Curioso para saber quem sou? Ok, você pediu. Para poupá-lo, vou começar nos anos 70. Após a fase mauricinho, virei hippie. Isso mesmo. Compus, cantei e toquei em festivais, vivi 3 anos só de macrobiótica e vesti bata de algodão de saco de farinha. Despojamento exterior de um Gandhi, mas vivendo como a rainha da Inglaterra, PAItrocinado no conforto de um apê só meu no Guarujá e faculdade particular em Santos.

Fim dos anos 70, desenhista, designer de ambientes e cartunista, recém formado arquiteto, metido em movimentos de contracultura e volta à natureza, fui morar no mato.

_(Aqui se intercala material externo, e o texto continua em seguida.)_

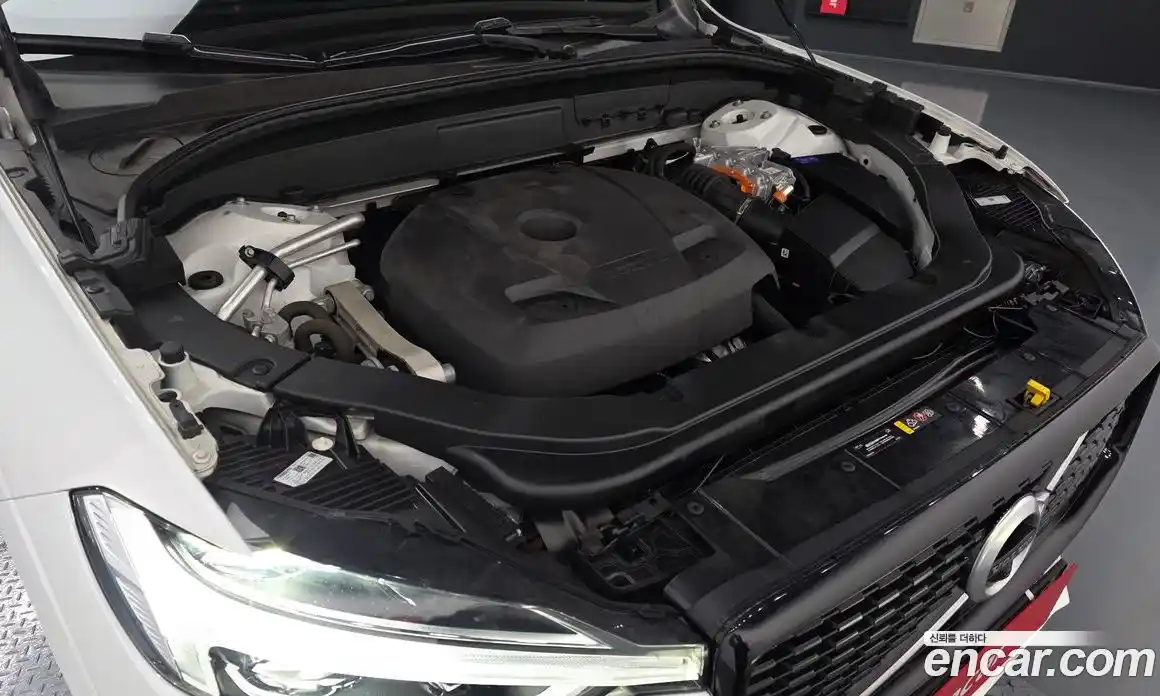 Volvo XC60 2021 2.0 гидро в Москве № 1132753, фото 6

Comprei um sítio após uma tentativa frustrada de morar numa comunidade. Onde? Alto Paraiso, GO. Foram 3 anos cantando "Refazenda", criando carrapatos, plantando mato e comendo arroz integral com gersal.

Foi também no fim dos 70 que nasci de novo, após três anos errando à procura de um sentido para a vida em filosofias do extremo oriente. Minha procura terminou no oriente médio
e os anjos ficaram alegres.

Voltei à civilização para continuar a carreira de arquiteto. Tive escritório de arquitetura, fui vendedor de materiais de acabamento, negociador no Banco Itaú e Cia do Metrô, editor de publicações cristãs da Verdades Vivas, tradutor técnico e diretor de comunicação e marketing da Widesoft.

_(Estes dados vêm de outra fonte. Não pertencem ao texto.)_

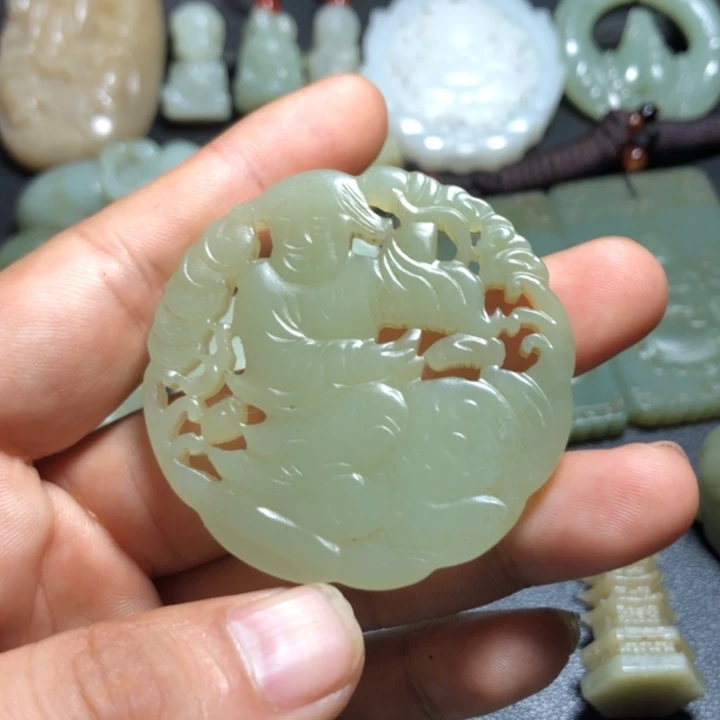 和田玉未镶嵌颈饰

Dinossauro da Internet no Brasil, em 1996 criei meu primeiro site, o bilíngüe
True Stories, seguido do trilíngüe Chapter-A-Day. Trabalhando na Widesoft, criei a comunidade Widebiz e ultimamente mantenho alguns blogs, como este CAFE, o biográfico Quero Contar e o devocional O Pintor em Minha Janela.

Hoje sou
palestrante, escritor, professor e estrategista de comunicação e marketing, além de garçom aqui no Mario Persona CAFE. Para saber mais é só clicar nos docinhos do cardápio profissional lá no alto.

Descobri o ócio criativo e faço que gosto trabalhando em casa. Meus clientes nunca iam ao meu escritório — nem eu — por isso decidi assumir o modelo home-office, conectado a um atendimento profissional, empresas parceiras, ao meu filho
Lucas Persona e aos meus clientes. Adotei o modelo futuro no presente.

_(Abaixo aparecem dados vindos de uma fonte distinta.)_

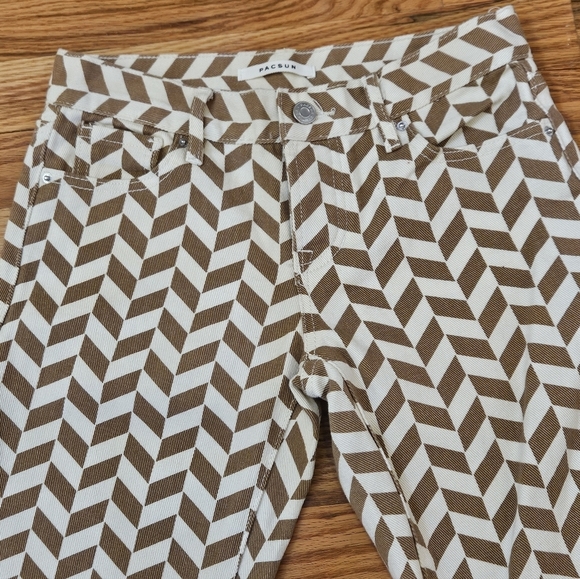PacSun White and Brown Straight Leg Jeans with Geometric Pattern - Picture 7 of 14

Ao lado de minha mesa fica a poltrona de meu filho Pedro, que passa o dia escutando música. Quem é Pedro? Esta é uma outra história que você encontra no livro
"Uma Luta pela Vida", de minha filha Lia Persona, ou acompanhando o blog Quero Contar .

Com tanta
gente lendo meus textos, visitando meu site, assistindo minhas palestras, costumo receber um bom número de e-mails de leitores. Mas nenhum foi tão enigmático quanto aquele que trazia apenas uma pergunta: "Por que você se chama Mario Persona?".

"Você é o contador de histórias de sua própria vida, e poderá ou não criar sua própria lenda."